(Record excerpts begins)

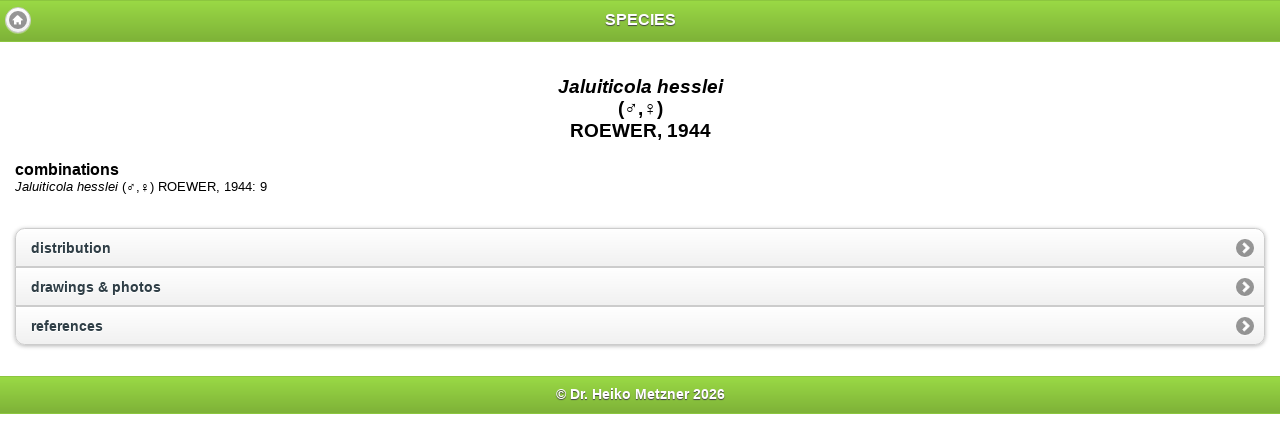

--- FILE ---
content_type: text/html; charset=UTF-8
request_url: https://mobile.jumping-spiders.com/art_startseite.php?id=2263
body_size: 853
content:
<!DOCTYPE html PUBLIC "-//W3C//DTD XHTML 1.0 Transitional//EN" "http://www.w3.org/TR/xhtml1/DTD/xhtml1-transitional.dtd">
<html xmlns="http://www.w3.org/1999/xhtml">
<head>
<meta http-equiv="Content-Type" content="text/html;charset=UTF-8"/>
<title>salticidae | jumping spiders</title>
<script src="https://code.jquery.com/jquery-1.9.1.min.js"></script>
<script src="https://code.jquery.com/mobile/1.3.1/jquery.mobile-1.3.1.min.js"></script>
<script src="js/jquery.capSlide.js" type="text/javascript"></script>
<link rel="stylesheet" href="https://code.jquery.com/mobile/1.3.1/jquery.mobile-1.3.1.min.css" />
<link rel="stylesheet" href="css/salticidae_mobile.css" />
<link rel="stylesheet" type="text/css" href="css/salticidae.css" media="all">
<link rel="apple-touch-icon" href="https://www.jumping-spiders.com/mobile/images/logo.png"/>
<link rel="stylesheet" type="text/css" href="css/style.css"/>
<meta name="viewport" content="width=device-width, heigth=device-height, minimum-scale=1.0, maximum-scale=3.0, user-scalable=yes">
<!--<script type="text/javascript">
window.onload = function() {
  setTimeout(function(){window.scrollTo(0, 1);}, 100);
}
</script>-->	
</head>

<body>
<div data-role="page">
            <div data-role="header"><a href="../" data-icon="home" data-iconpos="notext" data-direction="reverse">Home</a>
                 <h1>SPECIES</h1>
            </div> 
			
		 <div data-role="content">

				 
<center><h3><i>Jaluiticola hesslei</i><br>(♂,♀)<br>ROEWER, 1944</h3></center><b>combinations</b><br><font size='2'><i>Jaluiticola hesslei</i> (♂,♀) ROEWER, 1944: 9<br></font><br><ul data-role='listview' data-inset='true' data-theme='c' data-dividertheme='b'>
<li><a href='distribution.php?id=2263'>distribution</a></li><li><a href='drawings_fotos.php?id=2263'>drawings & photos</a></li><li><a href='references.php?id=2263'>references</a></li>


</ul></div><div data-role='footer'>
<h1>&copy; Dr. Heiko Metzner 2026</h1>
</div>
</div>

	</body>

</html>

(Record excerpts ends)

## [Activity]
Drop the images and quote the entries word for word.

## [Finished task]
--- FILE ---
content_type: text/html; charset=UTF-8
request_url: https://mobile.jumping-spiders.com/art_startseite.php?id=2263
body_size: 853
content:
<!DOCTYPE html PUBLIC "-//W3C//DTD XHTML 1.0 Transitional//EN" "http://www.w3.org/TR/xhtml1/DTD/xhtml1-transitional.dtd">
<html xmlns="http://www.w3.org/1999/xhtml">
<head>
<meta http-equiv="Content-Type" content="text/html;charset=UTF-8"/>
<title>salticidae | jumping spiders</title>
<script src="https://code.jquery.com/jquery-1.9.1.min.js"></script>
<script src="https://code.jquery.com/mobile/1.3.1/jquery.mobile-1.3.1.min.js"></script>
<script src="js/jquery.capSlide.js" type="text/javascript"></script>
<link rel="stylesheet" href="https://code.jquery.com/mobile/1.3.1/jquery.mobile-1.3.1.min.css" />
<link rel="stylesheet" href="css/salticidae_mobile.css" />
<link rel="stylesheet" type="text/css" href="css/salticidae.css" media="all">
<link rel="apple-touch-icon" href="https://www.jumping-spiders.com/mobile/images/logo.png"/>
<link rel="stylesheet" type="text/css" href="css/style.css"/>
<meta name="viewport" content="width=device-width, heigth=device-height, minimum-scale=1.0, maximum-scale=3.0, user-scalable=yes">
<!--<script type="text/javascript">
window.onload = function() {
  setTimeout(function(){window.scrollTo(0, 1);}, 100);
}
</script>-->	
</head>

<body>
<div data-role="page">
            <div data-role="header"><a href="../" data-icon="home" data-iconpos="notext" data-direction="reverse">Home</a>
                 <h1>SPECIES</h1>
            </div> 
			
		 <div data-role="content">

				 
<center><h3><i>Jaluiticola hesslei</i><br>(♂,♀)<br>ROEWER, 1944</h3></center><b>combinations</b><br><font size='2'><i>Jaluiticola hesslei</i> (♂,♀) ROEWER, 1944: 9<br></font><br><ul data-role='listview' data-inset='true' data-theme='c' data-dividertheme='b'>
<li><a href='distribution.php?id=2263'>distribution</a></li><li><a href='drawings_fotos.php?id=2263'>drawings & photos</a></li><li><a href='references.php?id=2263'>references</a></li>


</ul></div><div data-role='footer'>
<h1>&copy; Dr. Heiko Metzner 2026</h1>
</div>
</div>

	</body>

</html>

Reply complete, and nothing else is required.